── Available records ──
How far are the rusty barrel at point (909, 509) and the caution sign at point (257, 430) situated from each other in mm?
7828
───
── Available records ──
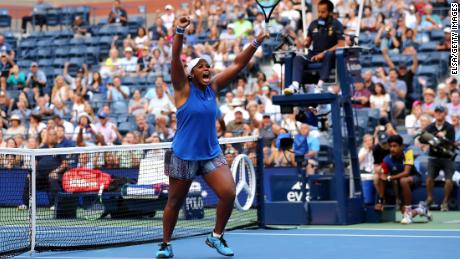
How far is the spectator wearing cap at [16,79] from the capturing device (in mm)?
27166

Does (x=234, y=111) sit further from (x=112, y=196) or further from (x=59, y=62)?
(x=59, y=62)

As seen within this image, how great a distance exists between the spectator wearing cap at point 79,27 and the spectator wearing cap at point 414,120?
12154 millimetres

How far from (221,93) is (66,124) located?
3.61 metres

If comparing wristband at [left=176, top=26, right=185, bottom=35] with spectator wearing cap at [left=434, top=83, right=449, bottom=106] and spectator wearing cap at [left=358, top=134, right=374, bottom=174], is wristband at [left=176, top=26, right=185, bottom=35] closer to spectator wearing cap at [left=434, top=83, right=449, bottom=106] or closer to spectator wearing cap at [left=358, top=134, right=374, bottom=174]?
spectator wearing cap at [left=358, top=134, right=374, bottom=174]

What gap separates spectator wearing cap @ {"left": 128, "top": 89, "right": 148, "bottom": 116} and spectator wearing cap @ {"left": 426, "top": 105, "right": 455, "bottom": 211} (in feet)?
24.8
───
── Available records ──
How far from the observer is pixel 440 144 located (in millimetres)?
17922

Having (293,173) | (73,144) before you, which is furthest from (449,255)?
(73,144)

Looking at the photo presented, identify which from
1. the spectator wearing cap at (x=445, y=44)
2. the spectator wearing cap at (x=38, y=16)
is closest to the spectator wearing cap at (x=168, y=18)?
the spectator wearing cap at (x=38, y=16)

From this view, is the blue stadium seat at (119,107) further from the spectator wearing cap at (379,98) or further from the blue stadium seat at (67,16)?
───
Short exercise: Put the records from the line containing "How far is the" through the line containing "12154 millimetres" into a JSON list of strings, one string per line, with both of those lines included and blank lines left out.

Task solution:
[
  "How far is the spectator wearing cap at [16,79] from the capturing device (in mm)?",
  "27166",
  "Does (x=234, y=111) sit further from (x=112, y=196) or further from (x=59, y=62)?",
  "(x=59, y=62)",
  "As seen within this image, how great a distance exists between the spectator wearing cap at point 79,27 and the spectator wearing cap at point 414,120?",
  "12154 millimetres"
]